The "father" of an elusive subatomic particle said Monday he is almost sure it will be discovered in the next year in a race between powerful research equipment in the United States and Europe.
British physicist Peter Higgs, who more than 40 years ago postulated the existence of the particle in the makeup of the atom, said his visit to a new accelerator in Geneva over the weekend encouraged him that the so-called Higgs boson will soon be seen.
The $2 billion Large Hadron Collider, under construction since 2003, is expected to start operating by June at the European Laboratory for Particle Physics, which is known as CERN.
It likely will take several months before the hundreds of scientists from all over the world at the laboratory are ready to start smashing together protons to study their composition.
But Higgs said the particle may already have been created at the rival Fermi National Accelerator Laboratory outside Chicago, where the Tevatron is currently the world's most powerful particle accelerator.
"The Tevatron has plenty of energy to do it," said Higgs. "It's just the difficulty of analyzing the data which prevents you from knowing quickly what's hiding in the data."
The massive new CERN collider, which has been installed in a 17-mile circular tunnel under the Swiss-French border, will be more powerful still and will be better able to show what particles are created in the collisions of beams of protons traveling at the speed of light.
The new Geneva collider will recreate the rapidly changing conditions in the universe a split second after the Big Bang. It will be the closest that scientists have yet come to the event that they theorize was the beginning of the universe.
They hope the new equipment will enable them to study particles and forces yet unobserved.
But Fermilab still has time to be first if it can show that it has discovered the Higgs boson.
"It's a possibility," Higgs said. "The race is a very close thing. Fermilab are obviously trying very hard. It could be already in their data and just not found in the analysis yet.

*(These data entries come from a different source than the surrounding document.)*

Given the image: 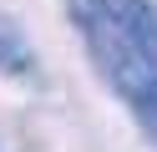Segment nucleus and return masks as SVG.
<instances>
[{
	"label": "nucleus",
	"instance_id": "f03ea898",
	"mask_svg": "<svg viewBox=\"0 0 157 152\" xmlns=\"http://www.w3.org/2000/svg\"><path fill=\"white\" fill-rule=\"evenodd\" d=\"M0 71H31V51H25V41H21V30H5V20H0Z\"/></svg>",
	"mask_w": 157,
	"mask_h": 152
},
{
	"label": "nucleus",
	"instance_id": "f257e3e1",
	"mask_svg": "<svg viewBox=\"0 0 157 152\" xmlns=\"http://www.w3.org/2000/svg\"><path fill=\"white\" fill-rule=\"evenodd\" d=\"M66 10H71V25L81 30L86 51H91L96 71L106 76V86L137 117L147 142H157V56L147 46H137L127 30H117V20L106 15L101 0H66Z\"/></svg>",
	"mask_w": 157,
	"mask_h": 152
}]
</instances>
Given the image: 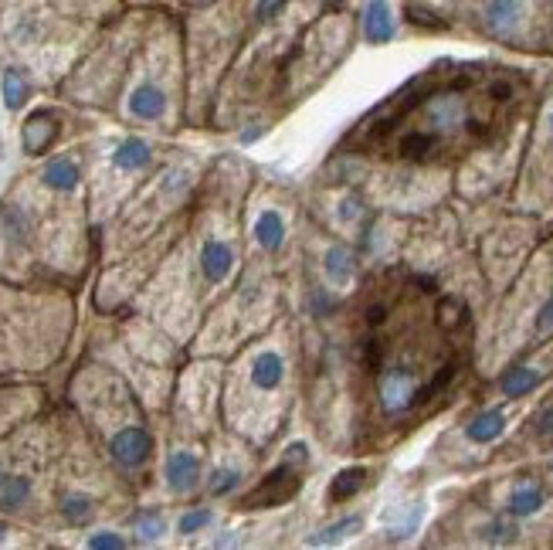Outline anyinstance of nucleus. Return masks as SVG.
I'll use <instances>...</instances> for the list:
<instances>
[{
  "label": "nucleus",
  "mask_w": 553,
  "mask_h": 550,
  "mask_svg": "<svg viewBox=\"0 0 553 550\" xmlns=\"http://www.w3.org/2000/svg\"><path fill=\"white\" fill-rule=\"evenodd\" d=\"M14 540V527L11 520H7V513H0V547H7Z\"/></svg>",
  "instance_id": "obj_31"
},
{
  "label": "nucleus",
  "mask_w": 553,
  "mask_h": 550,
  "mask_svg": "<svg viewBox=\"0 0 553 550\" xmlns=\"http://www.w3.org/2000/svg\"><path fill=\"white\" fill-rule=\"evenodd\" d=\"M503 432H506V415H503V411H496V408L479 411V415H475L469 425H465V435H469L472 442H479V445L496 442Z\"/></svg>",
  "instance_id": "obj_18"
},
{
  "label": "nucleus",
  "mask_w": 553,
  "mask_h": 550,
  "mask_svg": "<svg viewBox=\"0 0 553 550\" xmlns=\"http://www.w3.org/2000/svg\"><path fill=\"white\" fill-rule=\"evenodd\" d=\"M241 479H245V472L238 466H228V462H221V466L207 469L204 476V489L211 500H224V496H235V489L241 486Z\"/></svg>",
  "instance_id": "obj_17"
},
{
  "label": "nucleus",
  "mask_w": 553,
  "mask_h": 550,
  "mask_svg": "<svg viewBox=\"0 0 553 550\" xmlns=\"http://www.w3.org/2000/svg\"><path fill=\"white\" fill-rule=\"evenodd\" d=\"M384 320H387V309L380 306V303L367 309V323H370V326H380V323H384Z\"/></svg>",
  "instance_id": "obj_33"
},
{
  "label": "nucleus",
  "mask_w": 553,
  "mask_h": 550,
  "mask_svg": "<svg viewBox=\"0 0 553 550\" xmlns=\"http://www.w3.org/2000/svg\"><path fill=\"white\" fill-rule=\"evenodd\" d=\"M163 486L174 496H194L204 489V455L190 445H174L163 455Z\"/></svg>",
  "instance_id": "obj_2"
},
{
  "label": "nucleus",
  "mask_w": 553,
  "mask_h": 550,
  "mask_svg": "<svg viewBox=\"0 0 553 550\" xmlns=\"http://www.w3.org/2000/svg\"><path fill=\"white\" fill-rule=\"evenodd\" d=\"M537 384H540V374L533 371V367H513V371H506L503 377V394L506 398H523V394H530Z\"/></svg>",
  "instance_id": "obj_25"
},
{
  "label": "nucleus",
  "mask_w": 553,
  "mask_h": 550,
  "mask_svg": "<svg viewBox=\"0 0 553 550\" xmlns=\"http://www.w3.org/2000/svg\"><path fill=\"white\" fill-rule=\"evenodd\" d=\"M360 527H364V517H357V513H350V517H343V520L330 523V527H326V530H319L316 537H309V544H313V547L340 544V540H347V537L357 534Z\"/></svg>",
  "instance_id": "obj_23"
},
{
  "label": "nucleus",
  "mask_w": 553,
  "mask_h": 550,
  "mask_svg": "<svg viewBox=\"0 0 553 550\" xmlns=\"http://www.w3.org/2000/svg\"><path fill=\"white\" fill-rule=\"evenodd\" d=\"M533 330H537L540 337H543V333H550V330H553V296L540 306V313H537V323H533Z\"/></svg>",
  "instance_id": "obj_30"
},
{
  "label": "nucleus",
  "mask_w": 553,
  "mask_h": 550,
  "mask_svg": "<svg viewBox=\"0 0 553 550\" xmlns=\"http://www.w3.org/2000/svg\"><path fill=\"white\" fill-rule=\"evenodd\" d=\"M353 269H357V262H353V252H350V248L333 245L330 252H326L323 272H326V279H330L333 286H347V282L353 279Z\"/></svg>",
  "instance_id": "obj_19"
},
{
  "label": "nucleus",
  "mask_w": 553,
  "mask_h": 550,
  "mask_svg": "<svg viewBox=\"0 0 553 550\" xmlns=\"http://www.w3.org/2000/svg\"><path fill=\"white\" fill-rule=\"evenodd\" d=\"M313 313L316 316H333L336 313V296H330L326 289L313 292Z\"/></svg>",
  "instance_id": "obj_29"
},
{
  "label": "nucleus",
  "mask_w": 553,
  "mask_h": 550,
  "mask_svg": "<svg viewBox=\"0 0 553 550\" xmlns=\"http://www.w3.org/2000/svg\"><path fill=\"white\" fill-rule=\"evenodd\" d=\"M543 506V489L540 486H516L513 489V496H509V517H533Z\"/></svg>",
  "instance_id": "obj_24"
},
{
  "label": "nucleus",
  "mask_w": 553,
  "mask_h": 550,
  "mask_svg": "<svg viewBox=\"0 0 553 550\" xmlns=\"http://www.w3.org/2000/svg\"><path fill=\"white\" fill-rule=\"evenodd\" d=\"M55 510L65 527L89 530L92 523L99 520L102 503H99V496L85 486H62V493H58V500H55Z\"/></svg>",
  "instance_id": "obj_8"
},
{
  "label": "nucleus",
  "mask_w": 553,
  "mask_h": 550,
  "mask_svg": "<svg viewBox=\"0 0 553 550\" xmlns=\"http://www.w3.org/2000/svg\"><path fill=\"white\" fill-rule=\"evenodd\" d=\"M129 530H133V544H160L170 534V520L163 506H140L129 517Z\"/></svg>",
  "instance_id": "obj_14"
},
{
  "label": "nucleus",
  "mask_w": 553,
  "mask_h": 550,
  "mask_svg": "<svg viewBox=\"0 0 553 550\" xmlns=\"http://www.w3.org/2000/svg\"><path fill=\"white\" fill-rule=\"evenodd\" d=\"M235 272V245L224 235H204L197 245V279L211 292L228 282V275Z\"/></svg>",
  "instance_id": "obj_3"
},
{
  "label": "nucleus",
  "mask_w": 553,
  "mask_h": 550,
  "mask_svg": "<svg viewBox=\"0 0 553 550\" xmlns=\"http://www.w3.org/2000/svg\"><path fill=\"white\" fill-rule=\"evenodd\" d=\"M438 143H442V136H438L435 130H414V133L404 136L397 150H401V157H408V160H425L438 150Z\"/></svg>",
  "instance_id": "obj_21"
},
{
  "label": "nucleus",
  "mask_w": 553,
  "mask_h": 550,
  "mask_svg": "<svg viewBox=\"0 0 553 550\" xmlns=\"http://www.w3.org/2000/svg\"><path fill=\"white\" fill-rule=\"evenodd\" d=\"M377 394H380V405H384L387 415H404L408 408L418 405L425 398V388L418 384V377L408 367H387L377 381Z\"/></svg>",
  "instance_id": "obj_4"
},
{
  "label": "nucleus",
  "mask_w": 553,
  "mask_h": 550,
  "mask_svg": "<svg viewBox=\"0 0 553 550\" xmlns=\"http://www.w3.org/2000/svg\"><path fill=\"white\" fill-rule=\"evenodd\" d=\"M360 31L367 45H391L397 38V14L391 0H367L360 14Z\"/></svg>",
  "instance_id": "obj_11"
},
{
  "label": "nucleus",
  "mask_w": 553,
  "mask_h": 550,
  "mask_svg": "<svg viewBox=\"0 0 553 550\" xmlns=\"http://www.w3.org/2000/svg\"><path fill=\"white\" fill-rule=\"evenodd\" d=\"M425 116H428V130H435L438 136H445L452 130H462V126L469 123L472 109H469V99H465L459 89H445V92L428 96Z\"/></svg>",
  "instance_id": "obj_6"
},
{
  "label": "nucleus",
  "mask_w": 553,
  "mask_h": 550,
  "mask_svg": "<svg viewBox=\"0 0 553 550\" xmlns=\"http://www.w3.org/2000/svg\"><path fill=\"white\" fill-rule=\"evenodd\" d=\"M48 191H58V194H79L82 184H85V167L79 157L72 153H55L41 163V170L34 174Z\"/></svg>",
  "instance_id": "obj_9"
},
{
  "label": "nucleus",
  "mask_w": 553,
  "mask_h": 550,
  "mask_svg": "<svg viewBox=\"0 0 553 550\" xmlns=\"http://www.w3.org/2000/svg\"><path fill=\"white\" fill-rule=\"evenodd\" d=\"M537 432L540 435H553V408H547V411H543V415H540V421H537Z\"/></svg>",
  "instance_id": "obj_32"
},
{
  "label": "nucleus",
  "mask_w": 553,
  "mask_h": 550,
  "mask_svg": "<svg viewBox=\"0 0 553 550\" xmlns=\"http://www.w3.org/2000/svg\"><path fill=\"white\" fill-rule=\"evenodd\" d=\"M170 109H174V96H170L167 82L157 72H143L140 79L129 85L123 99V113L143 126H163L170 119Z\"/></svg>",
  "instance_id": "obj_1"
},
{
  "label": "nucleus",
  "mask_w": 553,
  "mask_h": 550,
  "mask_svg": "<svg viewBox=\"0 0 553 550\" xmlns=\"http://www.w3.org/2000/svg\"><path fill=\"white\" fill-rule=\"evenodd\" d=\"M513 537H516V527L509 520H492L486 527V540H492V544H509Z\"/></svg>",
  "instance_id": "obj_27"
},
{
  "label": "nucleus",
  "mask_w": 553,
  "mask_h": 550,
  "mask_svg": "<svg viewBox=\"0 0 553 550\" xmlns=\"http://www.w3.org/2000/svg\"><path fill=\"white\" fill-rule=\"evenodd\" d=\"M248 381H252L255 391L275 394L285 384V357L279 350H258L252 364H248Z\"/></svg>",
  "instance_id": "obj_13"
},
{
  "label": "nucleus",
  "mask_w": 553,
  "mask_h": 550,
  "mask_svg": "<svg viewBox=\"0 0 553 550\" xmlns=\"http://www.w3.org/2000/svg\"><path fill=\"white\" fill-rule=\"evenodd\" d=\"M299 489V476H296V469H292V462H285L282 459V466L272 472L269 479H262V486L255 489L252 496L245 500L248 510H258V506H279L289 500L292 493Z\"/></svg>",
  "instance_id": "obj_12"
},
{
  "label": "nucleus",
  "mask_w": 553,
  "mask_h": 550,
  "mask_svg": "<svg viewBox=\"0 0 553 550\" xmlns=\"http://www.w3.org/2000/svg\"><path fill=\"white\" fill-rule=\"evenodd\" d=\"M85 547H92V550H126V547H133V537H126L123 530H112V527H89Z\"/></svg>",
  "instance_id": "obj_26"
},
{
  "label": "nucleus",
  "mask_w": 553,
  "mask_h": 550,
  "mask_svg": "<svg viewBox=\"0 0 553 550\" xmlns=\"http://www.w3.org/2000/svg\"><path fill=\"white\" fill-rule=\"evenodd\" d=\"M211 523H214L211 506H187V510L177 517L174 530L180 537H197V534H207V527H211Z\"/></svg>",
  "instance_id": "obj_22"
},
{
  "label": "nucleus",
  "mask_w": 553,
  "mask_h": 550,
  "mask_svg": "<svg viewBox=\"0 0 553 550\" xmlns=\"http://www.w3.org/2000/svg\"><path fill=\"white\" fill-rule=\"evenodd\" d=\"M31 92H34L31 75L21 65H4V72H0V96H4L7 113H21L31 102Z\"/></svg>",
  "instance_id": "obj_15"
},
{
  "label": "nucleus",
  "mask_w": 553,
  "mask_h": 550,
  "mask_svg": "<svg viewBox=\"0 0 553 550\" xmlns=\"http://www.w3.org/2000/svg\"><path fill=\"white\" fill-rule=\"evenodd\" d=\"M262 133H265V126H252V130H245V133H241V143H255Z\"/></svg>",
  "instance_id": "obj_34"
},
{
  "label": "nucleus",
  "mask_w": 553,
  "mask_h": 550,
  "mask_svg": "<svg viewBox=\"0 0 553 550\" xmlns=\"http://www.w3.org/2000/svg\"><path fill=\"white\" fill-rule=\"evenodd\" d=\"M58 136H62V119H58V113L38 109V113H31L21 126V150L28 153V157H45L51 146H55Z\"/></svg>",
  "instance_id": "obj_10"
},
{
  "label": "nucleus",
  "mask_w": 553,
  "mask_h": 550,
  "mask_svg": "<svg viewBox=\"0 0 553 550\" xmlns=\"http://www.w3.org/2000/svg\"><path fill=\"white\" fill-rule=\"evenodd\" d=\"M252 235H255V245L262 248V252H279L282 242H285V218L275 208L258 211Z\"/></svg>",
  "instance_id": "obj_16"
},
{
  "label": "nucleus",
  "mask_w": 553,
  "mask_h": 550,
  "mask_svg": "<svg viewBox=\"0 0 553 550\" xmlns=\"http://www.w3.org/2000/svg\"><path fill=\"white\" fill-rule=\"evenodd\" d=\"M38 500V479L28 469H17L7 462L4 476H0V513L7 517H21Z\"/></svg>",
  "instance_id": "obj_7"
},
{
  "label": "nucleus",
  "mask_w": 553,
  "mask_h": 550,
  "mask_svg": "<svg viewBox=\"0 0 553 550\" xmlns=\"http://www.w3.org/2000/svg\"><path fill=\"white\" fill-rule=\"evenodd\" d=\"M153 157H157L153 143L146 140V136L129 133V136H119V140L109 146L106 163L116 177H140L153 167Z\"/></svg>",
  "instance_id": "obj_5"
},
{
  "label": "nucleus",
  "mask_w": 553,
  "mask_h": 550,
  "mask_svg": "<svg viewBox=\"0 0 553 550\" xmlns=\"http://www.w3.org/2000/svg\"><path fill=\"white\" fill-rule=\"evenodd\" d=\"M364 486H367V469L364 466H353V469L336 472V479L330 483V503H347Z\"/></svg>",
  "instance_id": "obj_20"
},
{
  "label": "nucleus",
  "mask_w": 553,
  "mask_h": 550,
  "mask_svg": "<svg viewBox=\"0 0 553 550\" xmlns=\"http://www.w3.org/2000/svg\"><path fill=\"white\" fill-rule=\"evenodd\" d=\"M285 4H289V0H255L252 17H255V21L265 24V21H272V17H279Z\"/></svg>",
  "instance_id": "obj_28"
}]
</instances>
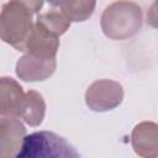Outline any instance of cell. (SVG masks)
<instances>
[{
	"mask_svg": "<svg viewBox=\"0 0 158 158\" xmlns=\"http://www.w3.org/2000/svg\"><path fill=\"white\" fill-rule=\"evenodd\" d=\"M26 128L17 117H1L0 121V141L1 158H15L19 153Z\"/></svg>",
	"mask_w": 158,
	"mask_h": 158,
	"instance_id": "5b68a950",
	"label": "cell"
},
{
	"mask_svg": "<svg viewBox=\"0 0 158 158\" xmlns=\"http://www.w3.org/2000/svg\"><path fill=\"white\" fill-rule=\"evenodd\" d=\"M132 147L142 158L158 157V125L151 121L138 123L132 131Z\"/></svg>",
	"mask_w": 158,
	"mask_h": 158,
	"instance_id": "8992f818",
	"label": "cell"
},
{
	"mask_svg": "<svg viewBox=\"0 0 158 158\" xmlns=\"http://www.w3.org/2000/svg\"><path fill=\"white\" fill-rule=\"evenodd\" d=\"M58 47H59L58 37L49 35L35 22L33 30L26 44L27 54L40 58L42 60H52L56 59V53Z\"/></svg>",
	"mask_w": 158,
	"mask_h": 158,
	"instance_id": "52a82bcc",
	"label": "cell"
},
{
	"mask_svg": "<svg viewBox=\"0 0 158 158\" xmlns=\"http://www.w3.org/2000/svg\"><path fill=\"white\" fill-rule=\"evenodd\" d=\"M25 96L26 94H23L22 88L12 78H1L0 112L4 117H20Z\"/></svg>",
	"mask_w": 158,
	"mask_h": 158,
	"instance_id": "ba28073f",
	"label": "cell"
},
{
	"mask_svg": "<svg viewBox=\"0 0 158 158\" xmlns=\"http://www.w3.org/2000/svg\"><path fill=\"white\" fill-rule=\"evenodd\" d=\"M15 158H81V156L57 133L38 131L23 138Z\"/></svg>",
	"mask_w": 158,
	"mask_h": 158,
	"instance_id": "3957f363",
	"label": "cell"
},
{
	"mask_svg": "<svg viewBox=\"0 0 158 158\" xmlns=\"http://www.w3.org/2000/svg\"><path fill=\"white\" fill-rule=\"evenodd\" d=\"M56 69V59L42 60L30 54L22 56L16 64V74L27 81L44 80Z\"/></svg>",
	"mask_w": 158,
	"mask_h": 158,
	"instance_id": "9c48e42d",
	"label": "cell"
},
{
	"mask_svg": "<svg viewBox=\"0 0 158 158\" xmlns=\"http://www.w3.org/2000/svg\"><path fill=\"white\" fill-rule=\"evenodd\" d=\"M36 23L49 35L58 37L67 31L70 25V20L57 9H51L47 12L40 14L36 19Z\"/></svg>",
	"mask_w": 158,
	"mask_h": 158,
	"instance_id": "8fae6325",
	"label": "cell"
},
{
	"mask_svg": "<svg viewBox=\"0 0 158 158\" xmlns=\"http://www.w3.org/2000/svg\"><path fill=\"white\" fill-rule=\"evenodd\" d=\"M42 5V1H9L4 4L0 15L1 40L17 51H26L27 41L35 26L32 15Z\"/></svg>",
	"mask_w": 158,
	"mask_h": 158,
	"instance_id": "6da1fadb",
	"label": "cell"
},
{
	"mask_svg": "<svg viewBox=\"0 0 158 158\" xmlns=\"http://www.w3.org/2000/svg\"><path fill=\"white\" fill-rule=\"evenodd\" d=\"M147 22L151 26L158 28V0L154 1L147 11Z\"/></svg>",
	"mask_w": 158,
	"mask_h": 158,
	"instance_id": "4fadbf2b",
	"label": "cell"
},
{
	"mask_svg": "<svg viewBox=\"0 0 158 158\" xmlns=\"http://www.w3.org/2000/svg\"><path fill=\"white\" fill-rule=\"evenodd\" d=\"M44 109H46V105L42 99V95L38 94L37 91L30 90L26 93L20 117H22L28 125L37 126L43 120Z\"/></svg>",
	"mask_w": 158,
	"mask_h": 158,
	"instance_id": "30bf717a",
	"label": "cell"
},
{
	"mask_svg": "<svg viewBox=\"0 0 158 158\" xmlns=\"http://www.w3.org/2000/svg\"><path fill=\"white\" fill-rule=\"evenodd\" d=\"M142 23L141 7L130 1H118L107 6L101 16L104 33L114 40H123L135 35Z\"/></svg>",
	"mask_w": 158,
	"mask_h": 158,
	"instance_id": "7a4b0ae2",
	"label": "cell"
},
{
	"mask_svg": "<svg viewBox=\"0 0 158 158\" xmlns=\"http://www.w3.org/2000/svg\"><path fill=\"white\" fill-rule=\"evenodd\" d=\"M122 86L117 81L109 79L93 83L85 94L86 105L94 111L111 110L122 101Z\"/></svg>",
	"mask_w": 158,
	"mask_h": 158,
	"instance_id": "277c9868",
	"label": "cell"
},
{
	"mask_svg": "<svg viewBox=\"0 0 158 158\" xmlns=\"http://www.w3.org/2000/svg\"><path fill=\"white\" fill-rule=\"evenodd\" d=\"M51 6H57L72 21H84L95 7V1H51Z\"/></svg>",
	"mask_w": 158,
	"mask_h": 158,
	"instance_id": "7c38bea8",
	"label": "cell"
}]
</instances>
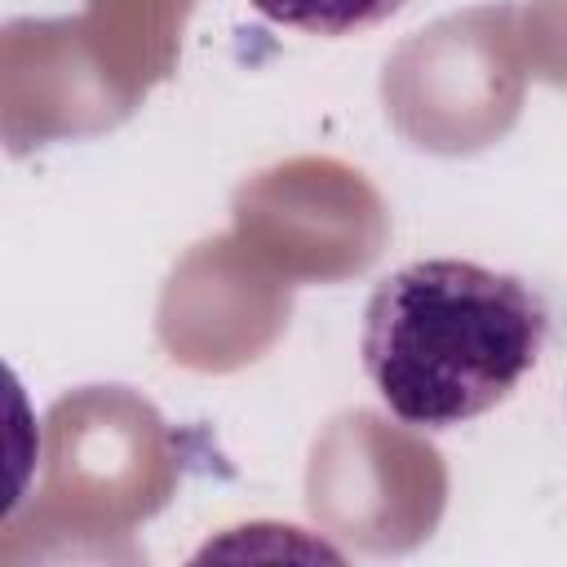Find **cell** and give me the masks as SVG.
<instances>
[{
  "label": "cell",
  "instance_id": "obj_1",
  "mask_svg": "<svg viewBox=\"0 0 567 567\" xmlns=\"http://www.w3.org/2000/svg\"><path fill=\"white\" fill-rule=\"evenodd\" d=\"M549 337L545 301L505 270L425 257L385 275L363 310V372L421 430L465 425L505 403Z\"/></svg>",
  "mask_w": 567,
  "mask_h": 567
},
{
  "label": "cell",
  "instance_id": "obj_2",
  "mask_svg": "<svg viewBox=\"0 0 567 567\" xmlns=\"http://www.w3.org/2000/svg\"><path fill=\"white\" fill-rule=\"evenodd\" d=\"M261 18L306 35H354L394 18L408 0H248Z\"/></svg>",
  "mask_w": 567,
  "mask_h": 567
}]
</instances>
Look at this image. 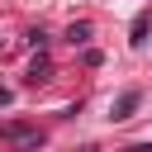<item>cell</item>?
<instances>
[{
    "mask_svg": "<svg viewBox=\"0 0 152 152\" xmlns=\"http://www.w3.org/2000/svg\"><path fill=\"white\" fill-rule=\"evenodd\" d=\"M128 152H152V142H138V147H128Z\"/></svg>",
    "mask_w": 152,
    "mask_h": 152,
    "instance_id": "obj_5",
    "label": "cell"
},
{
    "mask_svg": "<svg viewBox=\"0 0 152 152\" xmlns=\"http://www.w3.org/2000/svg\"><path fill=\"white\" fill-rule=\"evenodd\" d=\"M48 76H52V66H48V62H33V71H28V81L38 86V81H48Z\"/></svg>",
    "mask_w": 152,
    "mask_h": 152,
    "instance_id": "obj_3",
    "label": "cell"
},
{
    "mask_svg": "<svg viewBox=\"0 0 152 152\" xmlns=\"http://www.w3.org/2000/svg\"><path fill=\"white\" fill-rule=\"evenodd\" d=\"M147 24H152L147 14H138V19H133V48H142V43H147Z\"/></svg>",
    "mask_w": 152,
    "mask_h": 152,
    "instance_id": "obj_2",
    "label": "cell"
},
{
    "mask_svg": "<svg viewBox=\"0 0 152 152\" xmlns=\"http://www.w3.org/2000/svg\"><path fill=\"white\" fill-rule=\"evenodd\" d=\"M133 109H138V90H124L114 104V119H133Z\"/></svg>",
    "mask_w": 152,
    "mask_h": 152,
    "instance_id": "obj_1",
    "label": "cell"
},
{
    "mask_svg": "<svg viewBox=\"0 0 152 152\" xmlns=\"http://www.w3.org/2000/svg\"><path fill=\"white\" fill-rule=\"evenodd\" d=\"M66 38H71V43H86V38H90V24H71V33H66Z\"/></svg>",
    "mask_w": 152,
    "mask_h": 152,
    "instance_id": "obj_4",
    "label": "cell"
}]
</instances>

That's what they're certainly hoping — that they will at least get the first indication before LHC gets going."
Higgs told reporters that he is hoping to receive confirmation of his theory by the time he turns 80 at the end of May next year.
If not, he added "I'll just have to ask my GP [general practitioner, or physician] to keep me alive a bit longer."
Higgs predicted the existence of the boson while working at the University of Edinburgh to explain how atoms — and the objects they make up — have weight.
Without the particle, the basic physics theory — the "standard model" — lacks a crucial element, because it fails to explain how other subatomic particles — such as quarks and electrons — have mass.
The Higgs theory is that the bosons create a field through which the other particles pass.
The particles that encounter difficulty going through the field as though they are passing through molasses pick up more inertia, and mass. Those that pass through more easily are lighter.
Higgs said he would be "very, very puzzled" if the particle is never found because he cannot image what else could explain how particles get mass.
Higgs said initial reaction to his ideas in the early 1960s was skeptical.
"My colleagues thought I was a bit of an idiot," he said, noting that his initial paper explaining how his theory worked was rejected by an editor at CERN.
He said a colleague spent the summer at CERN right after he did his work on the theory.
"He came back and said, 'At CERN they didn't see that what you were talking about had much to do with particle physics.'
"I then added on some additional paragraphs and sent it off across the Atlantic to Physical Review Letters, who accepted it. The mention of what became known as the Higgs boson was part of the extra which was added on."